4. At the start of your career, what do you wish you had known? What, if anything, do you wish you had not believed?

I wish I’d known that it was okay that I didn’t have a grand plan, that I hadn’t planned out my future year by year, decade by decade, and that perhaps there wasn’t an obvious “path” for me to take because there isn’t for anyone. I think I also wish I’d known how much toxicity some workplaces are tolerant of, just how entrenched office politics can be, and that it is okay, ­maybe even preferable, ­to not be particularly good at them.

I wish I hadn’t believed that life is basically a meritocracy. I wish I hadn’t believed that just because someone is in a position of power means that he/she knows what he/she is doing. That’s been both a depressing and freeing realization that I only made in my mid-to-late thirties.


5. When in your career did you feel most despondent, and what did you do to turn it around?

Probably toward the end of my tenure at Glamour magazine, where I was a staff writer. I hated what I was doing, I hated my place in the office culture (see above comment about office politics), and I hated how homogenous the office culture was in terms of race, age, and background. I don’t know so much that I turned it around than I turned my back… by leaving and selling a book I’d always wanted to work on.

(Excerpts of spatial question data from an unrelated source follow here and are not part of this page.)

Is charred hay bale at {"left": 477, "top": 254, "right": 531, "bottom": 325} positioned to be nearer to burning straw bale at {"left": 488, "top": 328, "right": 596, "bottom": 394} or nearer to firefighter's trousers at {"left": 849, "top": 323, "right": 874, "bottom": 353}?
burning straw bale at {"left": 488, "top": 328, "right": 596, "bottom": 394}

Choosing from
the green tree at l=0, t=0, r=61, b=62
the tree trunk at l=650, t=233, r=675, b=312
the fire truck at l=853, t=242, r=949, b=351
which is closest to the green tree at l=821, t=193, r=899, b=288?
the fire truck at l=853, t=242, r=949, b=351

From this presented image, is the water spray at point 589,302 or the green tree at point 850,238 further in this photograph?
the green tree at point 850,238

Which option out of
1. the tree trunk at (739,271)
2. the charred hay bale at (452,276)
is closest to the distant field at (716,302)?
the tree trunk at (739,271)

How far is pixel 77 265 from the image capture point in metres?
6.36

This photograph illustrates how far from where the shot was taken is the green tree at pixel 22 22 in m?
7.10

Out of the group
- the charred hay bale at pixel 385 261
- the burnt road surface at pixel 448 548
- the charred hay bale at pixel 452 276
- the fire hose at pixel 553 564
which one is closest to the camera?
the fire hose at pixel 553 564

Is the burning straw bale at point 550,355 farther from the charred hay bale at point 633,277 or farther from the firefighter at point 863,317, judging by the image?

6. A key part of success is building strong professional relationships. What practice do you use to cultivate them with your colleagues?

I let them know that I’m encouraging of their thoughts and opinions and that I work as hard at my job as I expect them to do theirs. I think I’m mostly nice but speak my mind, and I try to be clear in my communication (though I don’t always succeed).


7. If there’s one thing men can do to improve women’s life at work, it would be…

Listen to them. Trust them. (But this is true of life, not just work.)


Bonus Questions:

The mountain I’m willing to die on… is that pie is better than cake.

I wish people would stop telling me… their predictions for the future of media. No one knows.